A few weeks before Google introduced TPU 2.0, Yann LeCun, Facebook’s head of AI research, questioned whether the market would move towards new AI-specific chips because researchers were already so familiar with the tools needed to work with GPUs. “They are going to be very hard to unseat,” he said of GPUs, “because you need an entire ecosystem.” All that said, Google will continue to offer access to GPUs via its cloud services as the blossoming market for AI chips spans many different processors in the years to come.
A New Way
Neural networks are complex mathematical systems that can learn discrete tasks by analyzing large amounts of data. By analyzing millions of cat photos, for instance, they can learn to identify a cat. By analyzing a vast database of spoken words, they can learn to recognize the commands you speak to your digital assistant. At Google, neural networks even help choose search results, the heart of its online empire.
These systems are fundamentally changing the way technology is built and operated, all the way down to the hardware. Unlike traditional software, these system must be trained. They must, say, analyze a few hundred million cat photo to learn what a cat is. Companies and developers undertake this training with help from GPUs, sometimes thousands of them, running inside the massive computer data centers that underpin the world’s internet services. Training on traditional CPU processors—the generalist chips inside the computer servers that drive online software—just takes too much time and electrical power.

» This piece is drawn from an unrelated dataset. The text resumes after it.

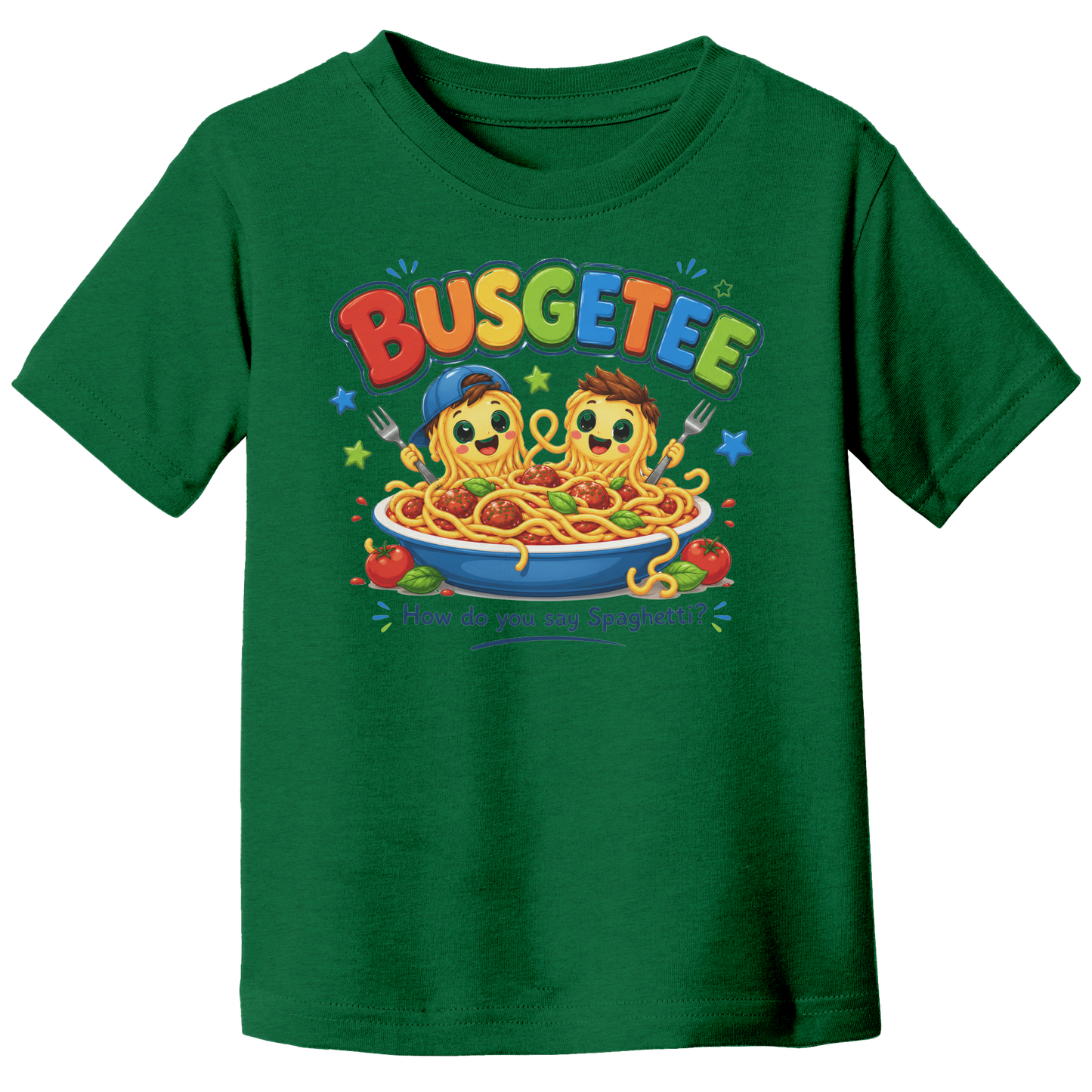 Busgetee_Toddler_T-Shirt__Little_Prince_Kelly_Front_Mockup.png_15797766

For similar reasons, CPUs are ill-suited to executing neural networks—that is, taking what they’ve learned about how to identify cats in photos, for example, and identifying them in new ones. Google designed its original TPU for this execution stage. Offering a chip that handles training as well represents a major step forward.
Dean said the company built this new chip at least in part because its machine translation models were too large to train as fast as the company wanted to. According to Dean, Google’s new “TPU device,” which spans four chips, can handle 180 trillion floating point operations per second, or 180 teraflops, and the company uses a new form of computer networking to connect several of these chips together, creating a “TPU pod” that provides about 11,500 teraflops of computing power. In the past, Dean said, the company’s machine translation model took about a day to train on 32 state-of-the-art CPU boards. Now, it can train in about six hours using only a portion of a pod.

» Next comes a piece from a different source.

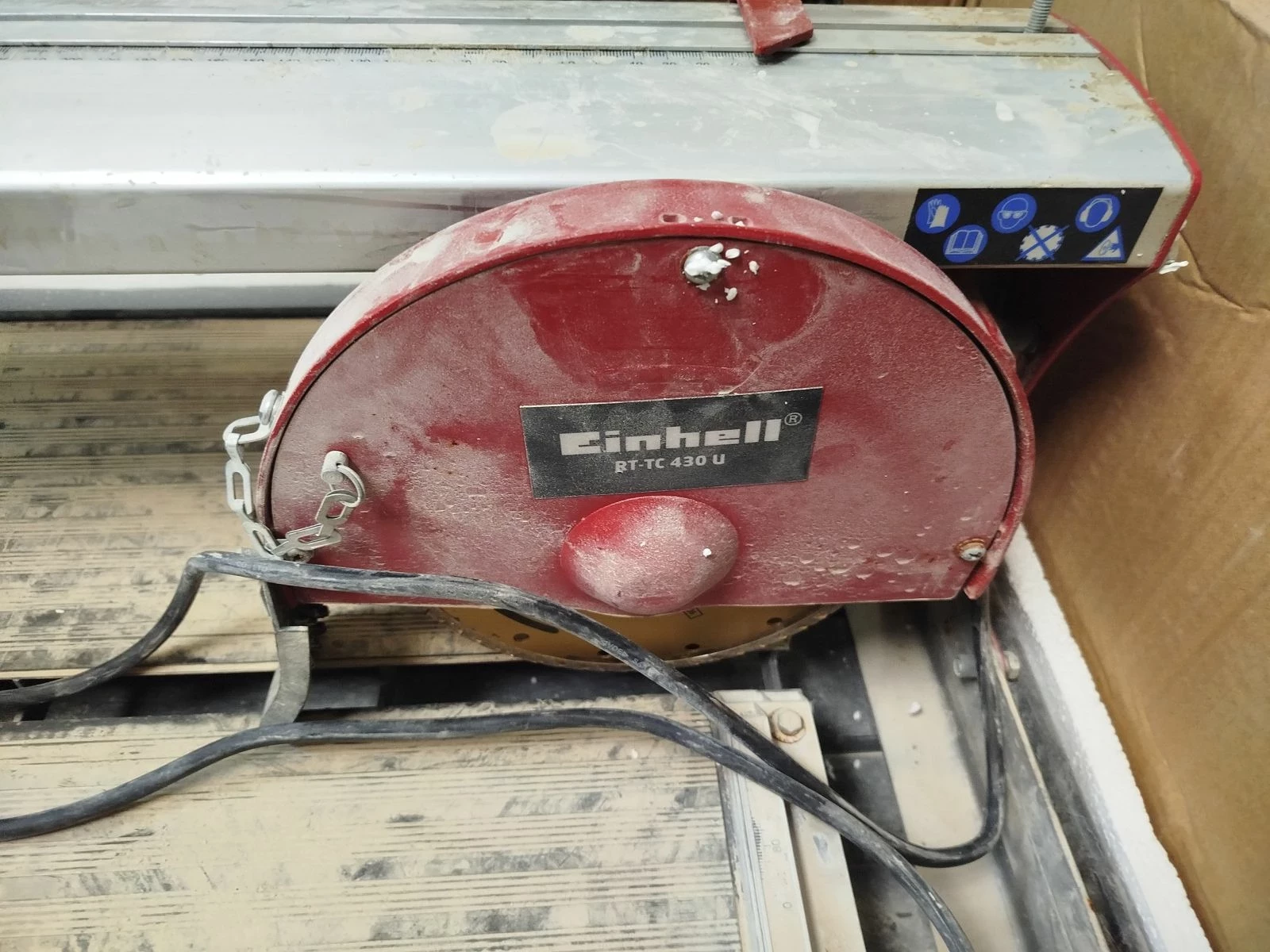 przecinarka-do-plytek-einhell-rt-tc-430-u-seria-rt-tc-430-u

That kind of speed advantage could certainly attract outside AI researchers. AI research is an enormously experimental process that involves extensive trial and error across enormous amounts of hardware. “We’re currently limited by our computational resources,” says Isaac Kohane, a professor of biomedical informatics and pediatrics who is exploring the use of neural networks in healthcare and has discussed the new chip with Google.
But the success of Google’s cloud service will depend not only on how fast the chip is and how easy it is to use, but on how much it costs. Nicholson believes that if Google offers the service at a much lower cost than existing GPU services, it could build a significant foothold for its larger cloud computing efforts. “If they make it free or next to free, people will use it,” he says,” and they will make people dependent on their cloud infrastructure.”
Along those lines, Google has already said that it will offer free access to researchers willing to share their research with the world at large. That’s good for the world’s AI researchers. And it’s good for Google.